When considering early manifestations of women’s football there is a similar tendency to think a little too far ahead. Thus the British Ladies Football Club and its imitators in the 1890s provided ‘a raucous and challenging enough start’ (p. 67) and the much-celebrated Lily Parr and her team-mates at Dick, Kerr Ladies during and immediately after the First World War succeeded in persuading the public ‘that women might be capable of competing in football to a level that was well beyond the comical or farcical’ (p. 106). What might have been discussed here, perhaps, is how women’s football was so easily cast into the outer darkness for so many years by the FA’s infamous ‘ban’ of 1921.  Why did it fail in the interwar period while other women’s sports boomed? In some ways, the story of Jack Leslie, which Williams uses to highlight the racism deeply embedded in the British men’s game is more straightforward. Selected to play for England in 1925 only to be mysteriously replaced by another player – a decision for which no reasonable explanation was offered at the time – Williams concludes that Leslie was denied the opportunity to play at international level because he was black. ‘It was’, he concludes, ‘on reflection, a moment of deep national shame’ (p. 124), though it is doubtful if many would have seen it that way in the 1920s.
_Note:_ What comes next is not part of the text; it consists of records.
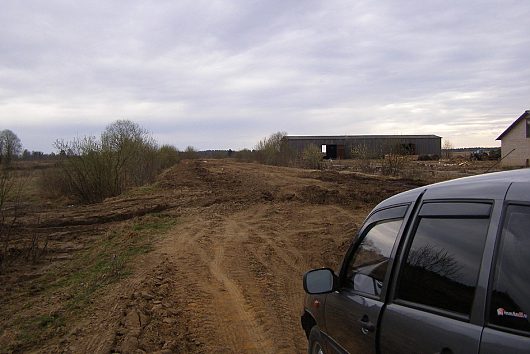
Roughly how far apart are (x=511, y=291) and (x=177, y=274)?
7.62 m

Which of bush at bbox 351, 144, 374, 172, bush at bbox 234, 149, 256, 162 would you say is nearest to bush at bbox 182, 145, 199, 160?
bush at bbox 234, 149, 256, 162

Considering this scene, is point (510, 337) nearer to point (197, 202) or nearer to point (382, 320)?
point (382, 320)

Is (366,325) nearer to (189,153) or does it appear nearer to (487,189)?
(487,189)

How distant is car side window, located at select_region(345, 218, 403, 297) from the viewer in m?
2.88

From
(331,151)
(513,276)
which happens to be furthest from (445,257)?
(331,151)

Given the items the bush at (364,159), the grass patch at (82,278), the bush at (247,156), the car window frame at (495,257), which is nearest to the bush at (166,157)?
the bush at (247,156)

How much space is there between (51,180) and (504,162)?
36130mm

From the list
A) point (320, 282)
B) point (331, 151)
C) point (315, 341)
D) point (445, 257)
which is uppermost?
point (331, 151)

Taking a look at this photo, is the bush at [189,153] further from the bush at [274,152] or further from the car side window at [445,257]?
the car side window at [445,257]

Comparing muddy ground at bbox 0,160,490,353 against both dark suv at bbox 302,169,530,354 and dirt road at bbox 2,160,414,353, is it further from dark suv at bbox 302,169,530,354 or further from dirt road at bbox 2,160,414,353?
dark suv at bbox 302,169,530,354

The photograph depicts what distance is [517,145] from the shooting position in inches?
1706

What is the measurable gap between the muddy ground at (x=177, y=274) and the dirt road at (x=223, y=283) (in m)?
0.02

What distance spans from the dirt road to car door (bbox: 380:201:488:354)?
10.7ft

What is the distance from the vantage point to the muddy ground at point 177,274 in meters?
6.15
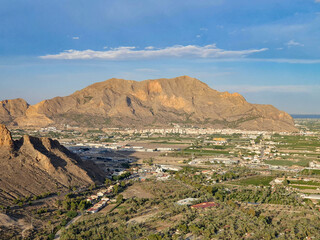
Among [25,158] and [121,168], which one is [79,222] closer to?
[25,158]

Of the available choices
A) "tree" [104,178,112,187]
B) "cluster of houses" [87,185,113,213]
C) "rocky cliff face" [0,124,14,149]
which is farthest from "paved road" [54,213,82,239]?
"rocky cliff face" [0,124,14,149]

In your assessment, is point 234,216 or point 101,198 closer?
point 234,216

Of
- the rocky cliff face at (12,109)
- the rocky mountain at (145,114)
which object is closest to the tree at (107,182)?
the rocky mountain at (145,114)

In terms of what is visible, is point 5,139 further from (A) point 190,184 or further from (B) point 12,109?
(B) point 12,109

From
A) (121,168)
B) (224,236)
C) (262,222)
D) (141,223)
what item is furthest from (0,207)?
(121,168)

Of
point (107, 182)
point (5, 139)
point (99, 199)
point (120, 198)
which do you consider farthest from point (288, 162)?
point (5, 139)

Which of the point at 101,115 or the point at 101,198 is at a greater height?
the point at 101,115
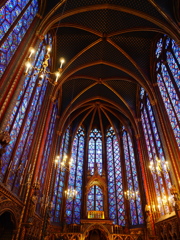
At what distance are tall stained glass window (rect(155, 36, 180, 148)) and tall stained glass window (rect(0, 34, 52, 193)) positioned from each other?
28.8ft

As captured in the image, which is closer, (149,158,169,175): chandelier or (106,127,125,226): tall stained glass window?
(149,158,169,175): chandelier

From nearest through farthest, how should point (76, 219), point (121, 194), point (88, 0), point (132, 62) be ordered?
point (88, 0) → point (132, 62) → point (76, 219) → point (121, 194)

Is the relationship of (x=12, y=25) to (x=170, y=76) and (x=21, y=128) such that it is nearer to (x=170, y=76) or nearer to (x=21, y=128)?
(x=21, y=128)

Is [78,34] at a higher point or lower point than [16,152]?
higher

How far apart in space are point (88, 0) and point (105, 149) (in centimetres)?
1633

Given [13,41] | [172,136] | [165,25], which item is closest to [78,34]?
[165,25]

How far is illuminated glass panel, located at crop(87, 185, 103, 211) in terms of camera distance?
1930cm

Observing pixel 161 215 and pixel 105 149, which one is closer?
pixel 161 215

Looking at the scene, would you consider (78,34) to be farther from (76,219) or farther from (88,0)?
(76,219)

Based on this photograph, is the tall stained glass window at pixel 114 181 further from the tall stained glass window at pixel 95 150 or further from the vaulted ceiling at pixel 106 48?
the vaulted ceiling at pixel 106 48

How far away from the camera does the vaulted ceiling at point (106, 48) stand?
13352mm

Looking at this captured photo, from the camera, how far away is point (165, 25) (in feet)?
41.9

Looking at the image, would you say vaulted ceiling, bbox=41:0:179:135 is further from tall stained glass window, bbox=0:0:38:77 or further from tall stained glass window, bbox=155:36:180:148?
tall stained glass window, bbox=0:0:38:77

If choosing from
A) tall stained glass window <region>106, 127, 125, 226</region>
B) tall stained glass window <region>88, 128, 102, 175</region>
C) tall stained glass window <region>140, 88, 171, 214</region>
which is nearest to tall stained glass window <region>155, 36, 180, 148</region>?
tall stained glass window <region>140, 88, 171, 214</region>
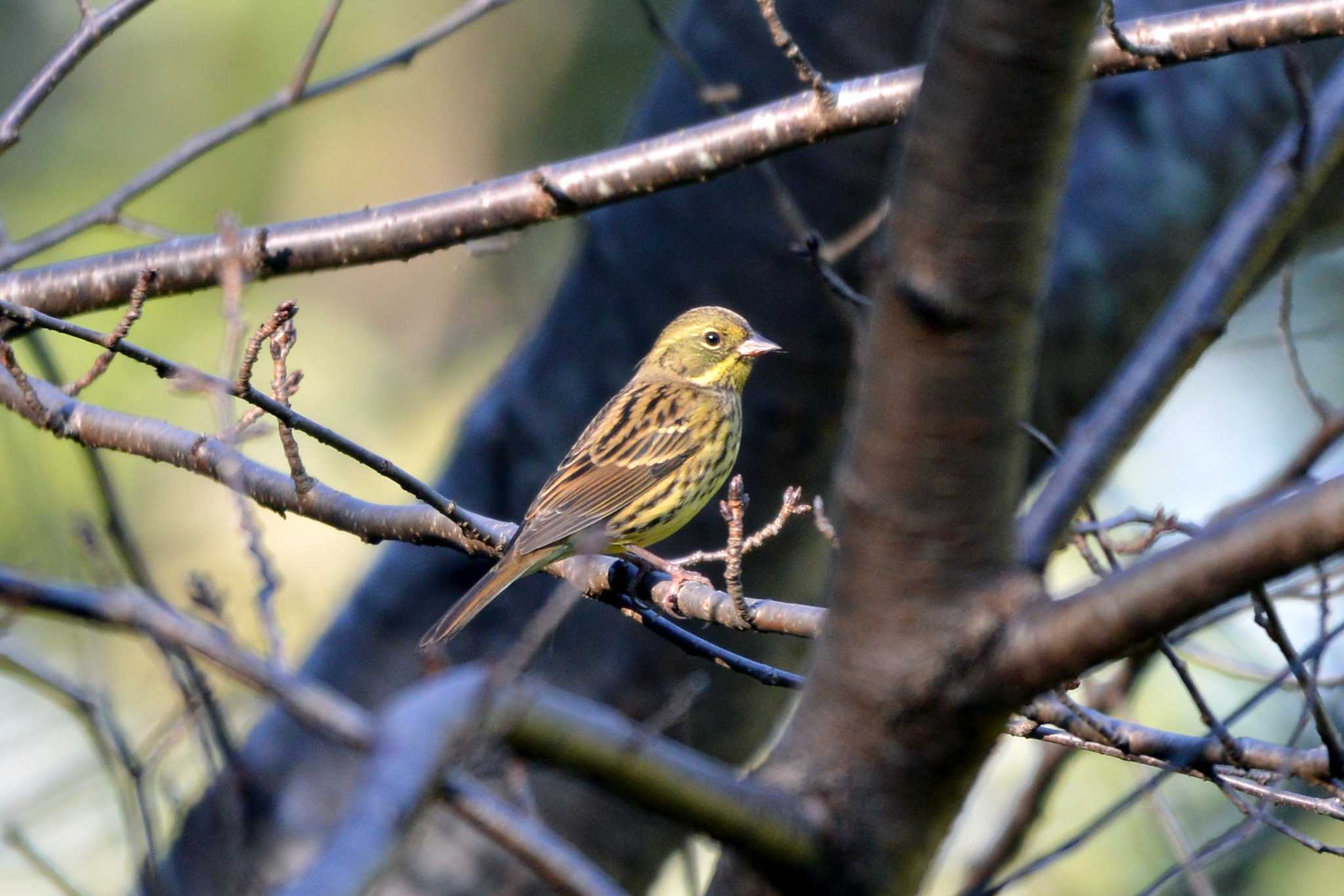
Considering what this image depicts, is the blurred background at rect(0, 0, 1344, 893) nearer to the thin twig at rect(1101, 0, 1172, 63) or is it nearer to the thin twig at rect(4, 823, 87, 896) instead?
the thin twig at rect(4, 823, 87, 896)

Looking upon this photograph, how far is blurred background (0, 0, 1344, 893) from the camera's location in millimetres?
6418

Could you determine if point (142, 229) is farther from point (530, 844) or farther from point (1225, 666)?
point (1225, 666)

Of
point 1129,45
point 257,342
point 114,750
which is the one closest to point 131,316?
point 257,342

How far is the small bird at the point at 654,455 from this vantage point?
4332mm

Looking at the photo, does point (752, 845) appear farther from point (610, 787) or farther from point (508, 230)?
point (508, 230)

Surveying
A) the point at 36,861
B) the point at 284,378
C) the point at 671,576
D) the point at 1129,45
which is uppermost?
the point at 1129,45

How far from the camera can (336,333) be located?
44.3 feet

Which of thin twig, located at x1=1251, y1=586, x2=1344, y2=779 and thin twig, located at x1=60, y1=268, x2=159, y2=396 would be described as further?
thin twig, located at x1=60, y1=268, x2=159, y2=396

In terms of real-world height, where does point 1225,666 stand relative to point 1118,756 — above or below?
above

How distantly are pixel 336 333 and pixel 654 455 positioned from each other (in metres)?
9.15

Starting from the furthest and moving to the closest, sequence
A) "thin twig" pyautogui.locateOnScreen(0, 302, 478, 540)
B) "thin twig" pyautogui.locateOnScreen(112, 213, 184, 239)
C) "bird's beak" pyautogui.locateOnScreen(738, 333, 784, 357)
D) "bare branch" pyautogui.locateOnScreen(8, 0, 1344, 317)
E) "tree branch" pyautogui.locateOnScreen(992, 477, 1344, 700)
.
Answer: "bird's beak" pyautogui.locateOnScreen(738, 333, 784, 357)
"thin twig" pyautogui.locateOnScreen(112, 213, 184, 239)
"bare branch" pyautogui.locateOnScreen(8, 0, 1344, 317)
"thin twig" pyautogui.locateOnScreen(0, 302, 478, 540)
"tree branch" pyautogui.locateOnScreen(992, 477, 1344, 700)

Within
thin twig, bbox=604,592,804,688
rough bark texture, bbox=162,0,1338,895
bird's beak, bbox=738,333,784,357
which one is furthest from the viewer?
rough bark texture, bbox=162,0,1338,895

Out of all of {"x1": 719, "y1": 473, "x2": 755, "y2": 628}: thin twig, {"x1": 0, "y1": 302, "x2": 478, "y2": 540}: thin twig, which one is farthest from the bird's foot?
{"x1": 0, "y1": 302, "x2": 478, "y2": 540}: thin twig

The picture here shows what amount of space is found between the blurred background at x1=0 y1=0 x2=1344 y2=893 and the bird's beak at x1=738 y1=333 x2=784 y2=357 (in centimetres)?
117
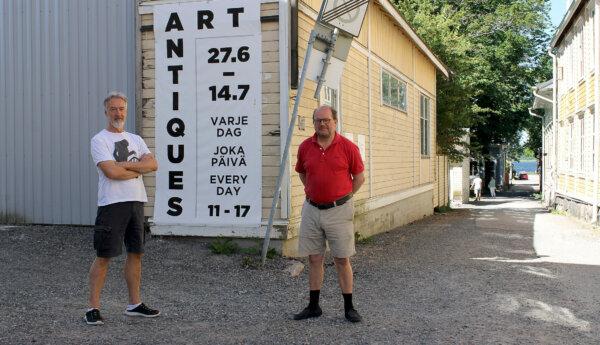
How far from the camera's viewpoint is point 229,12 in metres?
8.41

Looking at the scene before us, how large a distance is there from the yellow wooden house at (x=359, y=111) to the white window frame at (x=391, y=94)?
23 millimetres

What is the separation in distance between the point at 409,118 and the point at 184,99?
955cm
The author is an engaging storyteller and maintains an impressive momentum throughout. Inevitably, some vignettes stand out just a little more than others. His account of the death of Celtic goalkeeper, John Thompson, fatally injured when diving at the feet of Sam English of Rangers in 1931, has often been told, but rarely with such empathy for the unfortunate victims of this tragic accident.  One especially important essay, ‘Protect Me from What I Want’ (pp. 275-79) summarises succinctly – and with feeling – what has been gained and what has been lost since the advent of the Premier League in 1992 heralded a new dispensation in English football and generated an ever-widening chasm separating the elite from the grassroots. Football never has been ‘The People’s Game’ in the sense of being owned by those who only played and watched, but sustaining the illusion of moral ownership was and is an important part of its mass appeal. As the chasm widens with the passing of each season this becomes more difficult to achieve. Football in Wind and Rainrecognises that how we feel is likely to inform how we think on whichever side of the chasm we find ourselves. It permits readers access to the history of a game that many of them love with a passion and merits the wide audience that it seeks.